Cost: $950 for four visits.

Insider says: “Sometimes reality isn’t what you want to hear—he doesn’t sugarcoat things.”

Jairo Rodriguez

Clientele: Ambassadors, prep-school moms, financiers.

Philosophy in a Nutshell: No free calories: “You can eat 5,000 calories in vegetables and 5,000 calories in chocolate, and you get equally fat.”

Qualifications: Certified nutritionist. Doctor of Chiropractic from New York Chiropractic College.

Style: Tests patients for every possible biochemical imbalance, then often starts them on a VLCD (known to laymen as “very low-calorie diet”—i.e., 758 daily calories), which includes protein shakes, for rapid weight loss, followed by a less rigid meal plan.

Diet Tip: Beware of “healthy” but sugar-rich foods. “Fruit stimulates hunger. Don’t think of fruit as a good sugar.”

Recommends: The amino acid glutamine, 500 mg, three times a day after meals. “It gives the body the sensation that you already ate sugar.”

Cost: $350 for the first consultation; $300 for each follow-up.

Insiders say: You’ll be chock-full of vitamins, but hungry.

Robert S. Levine

Clientele: Upper crust, Upper East Side.

Philosophy in a Nutshell: Don’t be a wimp. Stick to his strict, three-meal-a-day diet plan for success.

Qualifications: M.D. from University of Bologna.

Style: Three meals a day (one may be only cottage cheese), plus supplements and tough love (he’s been known to scold). “Obviously this is confrontational stuff,” he says. “It isn’t just patting on the head, ‘Oh, don’t worry—you’ll do better next week.’”
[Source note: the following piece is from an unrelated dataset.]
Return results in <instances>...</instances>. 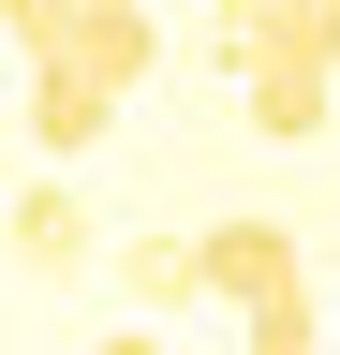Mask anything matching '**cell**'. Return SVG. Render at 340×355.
<instances>
[{"mask_svg":"<svg viewBox=\"0 0 340 355\" xmlns=\"http://www.w3.org/2000/svg\"><path fill=\"white\" fill-rule=\"evenodd\" d=\"M0 30H15V60H30V74H89L104 104L163 60V15H148V0H15Z\"/></svg>","mask_w":340,"mask_h":355,"instance_id":"1","label":"cell"},{"mask_svg":"<svg viewBox=\"0 0 340 355\" xmlns=\"http://www.w3.org/2000/svg\"><path fill=\"white\" fill-rule=\"evenodd\" d=\"M207 296H222V311H267V296H296V222H267V207L207 222Z\"/></svg>","mask_w":340,"mask_h":355,"instance_id":"2","label":"cell"},{"mask_svg":"<svg viewBox=\"0 0 340 355\" xmlns=\"http://www.w3.org/2000/svg\"><path fill=\"white\" fill-rule=\"evenodd\" d=\"M251 74L340 89V0H251Z\"/></svg>","mask_w":340,"mask_h":355,"instance_id":"3","label":"cell"},{"mask_svg":"<svg viewBox=\"0 0 340 355\" xmlns=\"http://www.w3.org/2000/svg\"><path fill=\"white\" fill-rule=\"evenodd\" d=\"M0 237H15V266H30V282H74V266H89V193H74V178H30Z\"/></svg>","mask_w":340,"mask_h":355,"instance_id":"4","label":"cell"},{"mask_svg":"<svg viewBox=\"0 0 340 355\" xmlns=\"http://www.w3.org/2000/svg\"><path fill=\"white\" fill-rule=\"evenodd\" d=\"M15 119H30V148H45V178H74V163L104 148V119H118V104H104L89 74H30V104H15Z\"/></svg>","mask_w":340,"mask_h":355,"instance_id":"5","label":"cell"},{"mask_svg":"<svg viewBox=\"0 0 340 355\" xmlns=\"http://www.w3.org/2000/svg\"><path fill=\"white\" fill-rule=\"evenodd\" d=\"M118 282H134V311H193V296H207V237H134Z\"/></svg>","mask_w":340,"mask_h":355,"instance_id":"6","label":"cell"},{"mask_svg":"<svg viewBox=\"0 0 340 355\" xmlns=\"http://www.w3.org/2000/svg\"><path fill=\"white\" fill-rule=\"evenodd\" d=\"M251 89V133H267V148H311L325 133V89H281V74H237Z\"/></svg>","mask_w":340,"mask_h":355,"instance_id":"7","label":"cell"},{"mask_svg":"<svg viewBox=\"0 0 340 355\" xmlns=\"http://www.w3.org/2000/svg\"><path fill=\"white\" fill-rule=\"evenodd\" d=\"M237 326H251V355H325V311H311V282H296V296H267V311H237Z\"/></svg>","mask_w":340,"mask_h":355,"instance_id":"8","label":"cell"},{"mask_svg":"<svg viewBox=\"0 0 340 355\" xmlns=\"http://www.w3.org/2000/svg\"><path fill=\"white\" fill-rule=\"evenodd\" d=\"M89 355H163V340H148V326H118V340H89Z\"/></svg>","mask_w":340,"mask_h":355,"instance_id":"9","label":"cell"},{"mask_svg":"<svg viewBox=\"0 0 340 355\" xmlns=\"http://www.w3.org/2000/svg\"><path fill=\"white\" fill-rule=\"evenodd\" d=\"M325 355H340V340H325Z\"/></svg>","mask_w":340,"mask_h":355,"instance_id":"10","label":"cell"}]
</instances>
Diet Tip: Lose the salt. “The human body is 70 percent water, so if you retain even 2 percent more, it’s substantial.”

Recommends: Vitamin B12 shots and coenzyme Q10, which, he says, helps the body utilize oxygen more efficiently and function at a higher level. Prescription appetite suppressants (though, he adds, “I never allow [the drugs] to get out of hand”).

Cost: $180 for first visit, $70 for weekly follow-ups.

Insider says: “It feels old-school, with vitamin shots and horse pills.”